Kernel initialization. Part 6.

Architecture-specific initialization, again...

In the previous part we saw architecture-specific (x86_64 in our case) initialization stuff from the arch/x86/kernel/setup.c and finished on x86_configure_nx function which sets the _PAGE_NX flag depending on the support of NX bit. As I wrote before setup_arch function and start_kernel are very big, so in this and in the next part we will continue to learn about architecture-specific initialization process. The next function after x86_configure_nx is parse_early_param. This function is defined in the init/main.c and as you can understand from its name, this function parses kernel command line and setups different services depending on the given parameters (all kernel command line parameters you can find in the Documentation/kernel-parameters.txt). You may remember how we set up earlyprintk in the earliest part. At the early stage we looked for kernel parameters and their value using the cmdline_find_option function and __cmdline_find_option, __cmdline_find_option_bool helpers from the arch/x86/boot/cmdline.c. In these functions we were in the generic kernel part not dependent on architecture whereas here we undertake another approach. If you have been reading Linux kernel source code, you probably already noticed calls like this:

early_param("gbpages", parse_direct_gbpages_on);

early_param macro takes two parameters:

  • command line parameter name;
  • function which will be called if given parameter is passed.

and defined as:

#define early_param(str, fn) \
        __setup_param(str, fn, fn, 1)

in the include/linux/init.h. As you can see early_param macro just calls the __setup_param macro:

#define __setup_param(str, unique_id, fn, early)                \
        static const char __setup_str_##unique_id[] __initconst \
                __aligned(1) = str; \
        static struct obs_kernel_param __setup_##unique_id      \
                __used __section(.init.setup)                   \
                __attribute__((aligned((sizeof(long)))))        \
                = { __setup_str_##unique_id, fn, early }

This macro defines __setup_str_*_id variable (where * depends on the given function name) and assigns it to the given command line parameter name. In the next line we can see the definition of the __setup_* variable of type obs_kernel_param and its initialization. obs_kernel_param structure defined as:

struct obs_kernel_param {
        const char *str;
        int (*setup_func)(char *);
        int early;
};

and contains three fields:

  • name of the kernel parameter;
  • function which setups something depending on the parameter;
  • field determining if the parameter is early (1) or not (0).

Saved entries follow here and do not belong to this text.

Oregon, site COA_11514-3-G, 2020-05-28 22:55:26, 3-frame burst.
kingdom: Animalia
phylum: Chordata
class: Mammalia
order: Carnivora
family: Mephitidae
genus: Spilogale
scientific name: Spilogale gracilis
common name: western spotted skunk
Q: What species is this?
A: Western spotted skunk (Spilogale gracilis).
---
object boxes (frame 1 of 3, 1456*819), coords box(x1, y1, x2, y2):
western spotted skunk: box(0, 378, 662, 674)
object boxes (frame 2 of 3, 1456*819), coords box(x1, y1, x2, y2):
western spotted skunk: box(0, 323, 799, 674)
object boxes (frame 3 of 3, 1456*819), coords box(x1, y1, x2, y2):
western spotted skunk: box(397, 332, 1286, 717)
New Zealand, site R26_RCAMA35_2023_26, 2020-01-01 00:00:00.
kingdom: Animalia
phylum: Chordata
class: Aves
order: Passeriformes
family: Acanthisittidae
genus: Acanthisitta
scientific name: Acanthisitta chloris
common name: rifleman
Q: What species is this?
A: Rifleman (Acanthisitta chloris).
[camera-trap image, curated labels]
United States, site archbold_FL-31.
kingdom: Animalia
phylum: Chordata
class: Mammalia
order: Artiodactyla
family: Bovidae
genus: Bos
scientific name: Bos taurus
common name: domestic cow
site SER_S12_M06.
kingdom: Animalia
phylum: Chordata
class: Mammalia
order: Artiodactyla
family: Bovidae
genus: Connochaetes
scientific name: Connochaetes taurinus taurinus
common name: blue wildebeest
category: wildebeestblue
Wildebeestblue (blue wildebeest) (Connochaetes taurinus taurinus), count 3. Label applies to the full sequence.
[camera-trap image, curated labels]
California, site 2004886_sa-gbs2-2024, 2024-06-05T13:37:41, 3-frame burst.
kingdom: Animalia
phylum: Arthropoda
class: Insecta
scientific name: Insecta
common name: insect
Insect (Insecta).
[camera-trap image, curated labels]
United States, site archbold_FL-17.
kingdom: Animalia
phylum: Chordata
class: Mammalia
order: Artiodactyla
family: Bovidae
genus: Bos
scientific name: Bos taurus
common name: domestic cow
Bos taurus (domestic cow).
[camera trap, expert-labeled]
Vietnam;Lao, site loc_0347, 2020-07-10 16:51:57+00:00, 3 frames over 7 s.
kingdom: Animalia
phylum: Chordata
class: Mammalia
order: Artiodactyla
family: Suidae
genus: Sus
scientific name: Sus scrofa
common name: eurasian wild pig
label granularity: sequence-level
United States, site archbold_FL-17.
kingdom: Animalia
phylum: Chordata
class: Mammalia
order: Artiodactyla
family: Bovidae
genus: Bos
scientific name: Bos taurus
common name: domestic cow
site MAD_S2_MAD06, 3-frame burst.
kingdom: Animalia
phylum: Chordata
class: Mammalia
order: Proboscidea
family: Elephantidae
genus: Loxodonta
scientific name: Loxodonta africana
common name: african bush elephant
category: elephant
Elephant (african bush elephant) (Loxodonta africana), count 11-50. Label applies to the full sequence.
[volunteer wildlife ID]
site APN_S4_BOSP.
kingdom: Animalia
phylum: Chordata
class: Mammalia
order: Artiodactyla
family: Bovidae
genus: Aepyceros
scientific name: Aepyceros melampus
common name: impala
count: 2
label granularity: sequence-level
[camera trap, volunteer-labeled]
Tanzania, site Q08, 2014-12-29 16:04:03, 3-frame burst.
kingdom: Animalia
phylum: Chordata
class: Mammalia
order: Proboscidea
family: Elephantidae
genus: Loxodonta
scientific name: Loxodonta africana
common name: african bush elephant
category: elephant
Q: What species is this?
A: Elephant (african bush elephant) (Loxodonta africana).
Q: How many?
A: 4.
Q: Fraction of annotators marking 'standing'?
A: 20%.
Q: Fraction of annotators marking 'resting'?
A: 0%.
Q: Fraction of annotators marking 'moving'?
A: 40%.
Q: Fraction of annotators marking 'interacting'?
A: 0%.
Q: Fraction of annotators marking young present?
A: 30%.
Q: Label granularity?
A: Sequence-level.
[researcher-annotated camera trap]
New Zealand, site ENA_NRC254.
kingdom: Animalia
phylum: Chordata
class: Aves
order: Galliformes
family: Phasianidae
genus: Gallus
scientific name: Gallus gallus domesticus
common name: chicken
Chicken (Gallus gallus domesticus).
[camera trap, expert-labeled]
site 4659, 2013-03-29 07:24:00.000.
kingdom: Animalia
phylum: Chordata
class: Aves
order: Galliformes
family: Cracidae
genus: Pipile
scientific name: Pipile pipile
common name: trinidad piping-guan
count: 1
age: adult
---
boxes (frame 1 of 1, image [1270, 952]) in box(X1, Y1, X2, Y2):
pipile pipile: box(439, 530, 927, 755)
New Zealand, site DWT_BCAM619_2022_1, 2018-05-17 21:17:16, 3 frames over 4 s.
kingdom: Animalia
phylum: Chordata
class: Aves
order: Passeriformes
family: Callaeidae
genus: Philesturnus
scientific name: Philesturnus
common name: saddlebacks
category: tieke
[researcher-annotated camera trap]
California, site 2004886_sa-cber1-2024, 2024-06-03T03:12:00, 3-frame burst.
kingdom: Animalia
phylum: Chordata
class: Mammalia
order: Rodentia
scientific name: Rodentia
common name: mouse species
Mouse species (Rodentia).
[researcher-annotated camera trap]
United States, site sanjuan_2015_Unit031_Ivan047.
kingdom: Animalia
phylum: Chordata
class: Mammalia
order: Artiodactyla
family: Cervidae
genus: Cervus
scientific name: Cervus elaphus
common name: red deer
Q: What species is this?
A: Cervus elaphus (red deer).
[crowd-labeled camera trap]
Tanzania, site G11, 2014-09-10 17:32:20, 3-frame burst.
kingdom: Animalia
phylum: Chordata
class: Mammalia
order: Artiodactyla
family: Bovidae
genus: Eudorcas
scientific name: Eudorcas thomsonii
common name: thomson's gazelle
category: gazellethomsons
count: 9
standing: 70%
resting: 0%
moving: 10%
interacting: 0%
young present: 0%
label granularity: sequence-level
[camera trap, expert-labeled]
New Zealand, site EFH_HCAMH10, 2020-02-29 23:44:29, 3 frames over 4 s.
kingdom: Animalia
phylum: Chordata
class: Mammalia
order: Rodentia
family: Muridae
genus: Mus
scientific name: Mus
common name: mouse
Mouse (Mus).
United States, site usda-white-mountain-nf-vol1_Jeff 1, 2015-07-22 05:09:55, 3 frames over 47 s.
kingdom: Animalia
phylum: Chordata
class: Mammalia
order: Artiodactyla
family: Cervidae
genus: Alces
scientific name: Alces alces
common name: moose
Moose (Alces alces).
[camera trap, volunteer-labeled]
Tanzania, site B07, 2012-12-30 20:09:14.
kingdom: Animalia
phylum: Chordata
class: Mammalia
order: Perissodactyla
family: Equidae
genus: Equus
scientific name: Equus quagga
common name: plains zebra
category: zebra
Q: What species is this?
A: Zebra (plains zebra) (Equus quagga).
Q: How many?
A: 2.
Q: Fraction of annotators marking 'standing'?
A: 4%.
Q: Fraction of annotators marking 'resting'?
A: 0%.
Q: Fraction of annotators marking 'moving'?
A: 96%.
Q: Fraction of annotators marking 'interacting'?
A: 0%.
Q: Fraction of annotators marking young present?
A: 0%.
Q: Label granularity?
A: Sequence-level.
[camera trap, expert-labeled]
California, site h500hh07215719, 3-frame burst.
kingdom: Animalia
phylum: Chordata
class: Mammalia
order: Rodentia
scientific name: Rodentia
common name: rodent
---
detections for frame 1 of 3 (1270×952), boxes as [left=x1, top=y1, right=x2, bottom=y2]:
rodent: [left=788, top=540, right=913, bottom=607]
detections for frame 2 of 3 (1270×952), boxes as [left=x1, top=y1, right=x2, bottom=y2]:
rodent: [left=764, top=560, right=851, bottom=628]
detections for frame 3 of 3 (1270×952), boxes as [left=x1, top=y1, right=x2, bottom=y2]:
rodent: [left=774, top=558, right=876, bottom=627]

Note that __set_param macro is defined with __section(.init.setup) attribute. It means that all __setup_str_* will be placed in the .init.setup section. Moreover, as we can see in the include/asm-generic/vmlinux.lds.h, they will be placed between __setup_start and __setup_end:

#define INIT_SETUP(initsetup_align)                \
                . = ALIGN(initsetup_align);        \
                VMLINUX_SYMBOL(__setup_start) = .; \
                *(.init.setup)                     \
                VMLINUX_SYMBOL(__setup_end) = .;

Now we know how parameters are defined, let's go back to the parse_early_param implementation:

void __init parse_early_param(void)
{
        static int done __initdata;
        static char tmp_cmdline[COMMAND_LINE_SIZE] __initdata;

        if (done)
                return;

        /* All fall through to do_early_param. */
        strlcpy(tmp_cmdline, boot_command_line, COMMAND_LINE_SIZE);
        parse_early_options(tmp_cmdline);
        done = 1;
}

The parse_early_param function defines two static variables. First done checks that parse_early_param was already called and the second is a temporary storage for the kernel command line. After this we copy boot_command_line to the temporary command line which we just defined and call the parse_early_options function from the same source code main.c file. parse_early_options calls the parse_args function from the kernel/params.c where parse_args parses given command line and calls the do_early_param function. This function goes from the __setup_start to __setup_end, and calls the functions from the obs_kernel_param if a parameter is early. After this all services dependent on early command line parameters have been setup and the next call after the parse_early_param is x86_report_nx. As I wrote in the beginning of this part, we already set NX-bit with the x86_configure_nx. The next x86_report_nx function from the arch/x86/mm/setup_nx.c just prints information about the NX. Note that we do not call x86_report_nx right after the x86_configure_nx, but after the call to the parse_early_param. The answer as to why we do so is simple: we call it after the parse_early_param because the kernel supports noexec parameter:

noexec		[X86]
			On X86-32 available only on PAE configured kernels.
			noexec=on: enable non-executable mappings (default)
			noexec=off: disable non-executable mappings

We can see it during the boot time:

NX

After this we can see the call to the:

	memblock_x86_reserve_range_setup_data();

function. This function is defined in the same arch/x86/kernel/setup.c source code file and remaps memory for the setup_data and reserved memory block for the setup_data (more about setup_data you can read in the previous part and about ioremap and memblock you can read in the Linux kernel memory management).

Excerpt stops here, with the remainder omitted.